## [Instructions]
1. Decide whether each statement agrees with the forum thread on the Northern lights: (a) Mastodon usually saw the lights from N Ireland in winter; (b) guerdeval says one need not be within the arctic circle to see them at sea level; (c) Belgian states that the lights have often been seen at lower latitudes. Answer yes or no for each and quote the deciding words of the thread.
2. Return, word for word, the part of the Northern lights thread starting at "Thats the trouble" and ending at "lottery, good luck.".

## [Text passage]
- - - -
# The Northern lights



## dependencies (Oct 13, 2009)

We would like to see the Northern lights during our planned trip to Scotland next year.








Can anyone tell us the most likely time of year and weather  conditions when they might be seen,
and if anyone could recall where they viewed them that might be handy info as well, 
I mean beyond the glare of a city's lighting presumably what else?

thanks Richard


----------



## Belgian (Oct 13, 2009)

*Polar lights*

I thought northern lights where only visible above the polar circle in winter (when it's dark all day).
e.g. Norway: Lofoten, Tromsö, Norland, Lappland.
It is only in a very few occasions northern lights have been seen at lower latitudes. Maybe some times at the Orkneys and Shetlands, but I doubt it.


----------



## dependencies (Oct 13, 2009)

I could be wrong before I start 
but as I understand it somewhere in the highlands of Scotland it has been seen, 
seem to remember they were only visible in certain conditions but cant remember what they might have been


----------



## Mastodon (Oct 13, 2009)

I used to see them from N Ireland (E of Derry), usually in the summer around 0300... Solar flares seem to play an important part. Can be visible from as far S as Yorkshire


----------



## dependencies (Oct 13, 2009)

Anyone know a  way of best predicting their appearance then 

Thats the trouble with nature, it can't be relied upon....


----------



## guerdeval (Oct 13, 2009)

At times of extreme solar activity is the best chance you have, and, if you;re very quick I read yesterday that there has been a huge solar flare and its heading our way in the next 36 hours! , I looked into driving North 3 years back but the outlook was very poor chance of seeing them, from memory there is a 6 year solar cycle which should mean for the next 3 years they should be reaching a high chance of activity. You don't have to be within the arctic circle to see them at sea level but obviously the nearer the better and its the magnetic pole thats important which is farther South than the geographical one,cold,clear nights are favourite but its still a bit of a lottery, good luck.


----------



## lenny (Oct 13, 2009)

Belgian said:


> I thought northern lights where only visible above the polar circle in winter (when it's dark all day).
> e.g. Norway: Lofoten, Tromsö, Norland, Lappland.
> It is only in a very few occasions northern lights have been seen at lower latitudes. Maybe some times at the Orkneys and Shetlands, but I doubt it.



Hiya Leo, apparently , you get to see the lights from Old Aberdeen, well, it says so in the song

YouTube - The Northern Lights of Old Aberdeen


----------



## 888dee (Oct 13, 2009)
- - - -
## [Supplied data]
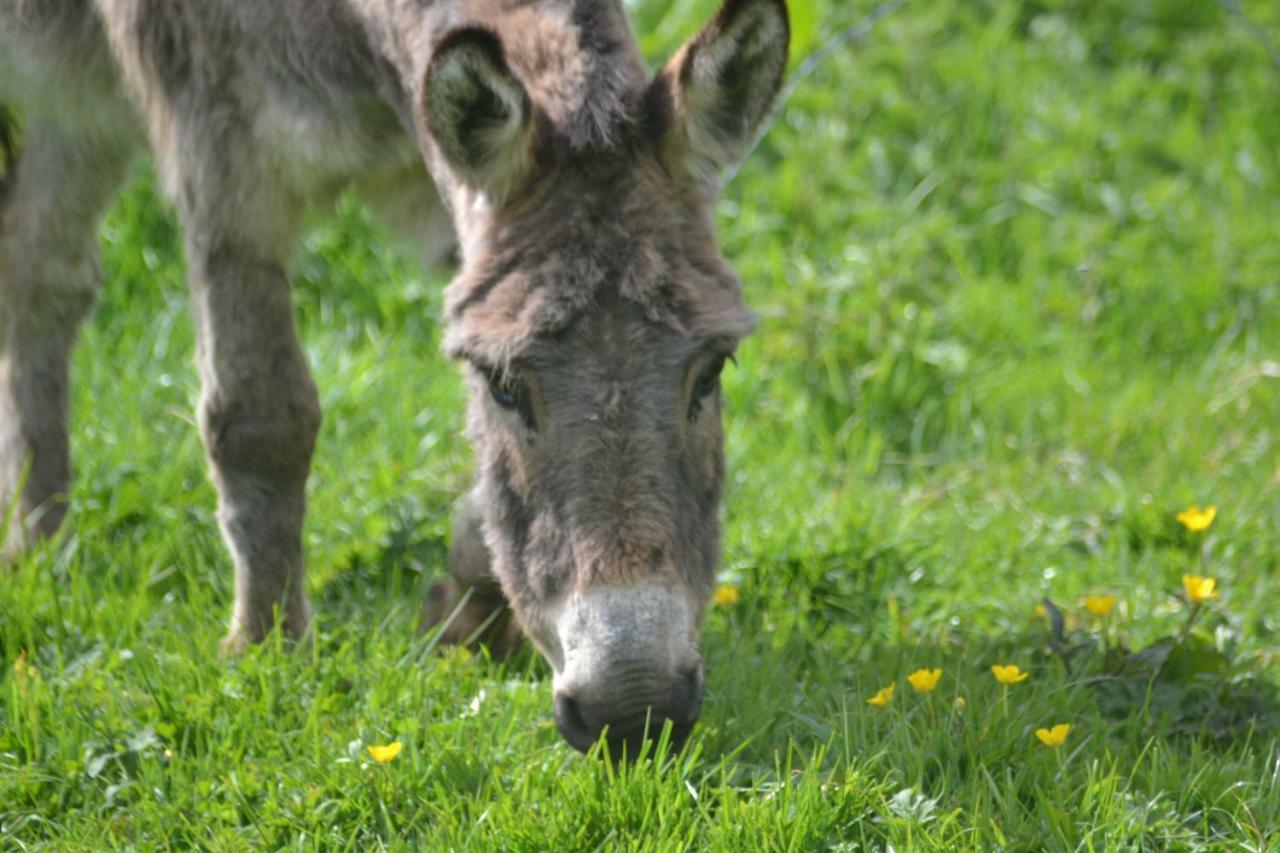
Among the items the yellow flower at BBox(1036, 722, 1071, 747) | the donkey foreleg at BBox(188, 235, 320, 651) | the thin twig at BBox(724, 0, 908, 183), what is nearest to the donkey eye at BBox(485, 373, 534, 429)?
the donkey foreleg at BBox(188, 235, 320, 651)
- - - -
## [Solutions to the problems]
1.
(a) No: "usually in the summer around 0300"
(b) Yes: "You don't have to be within the arctic circle to see them at sea level"
(c) No: "It is only in a very few occasions northern lights have been seen at lower latitudes."

2.
Thats the trouble with nature, it can't be relied upon....


----------



## guerdeval (Oct 13, 2009)

At times of extreme solar activity is the best chance you have, and, if you;re very quick I read yesterday that there has been a huge solar flare and its heading our way in the next 36 hours! , I looked into driving North 3 years back but the outlook was very poor chance of seeing them, from memory there is a 6 year solar cycle which should mean for the next 3 years they should be reaching a high chance of activity. You don't have to be within the arctic circle to see them at sea level but obviously the nearer the better and its the magnetic pole thats important which is farther South than the geographical one,cold,clear nights are favourite but its still a bit of a lottery, good luck.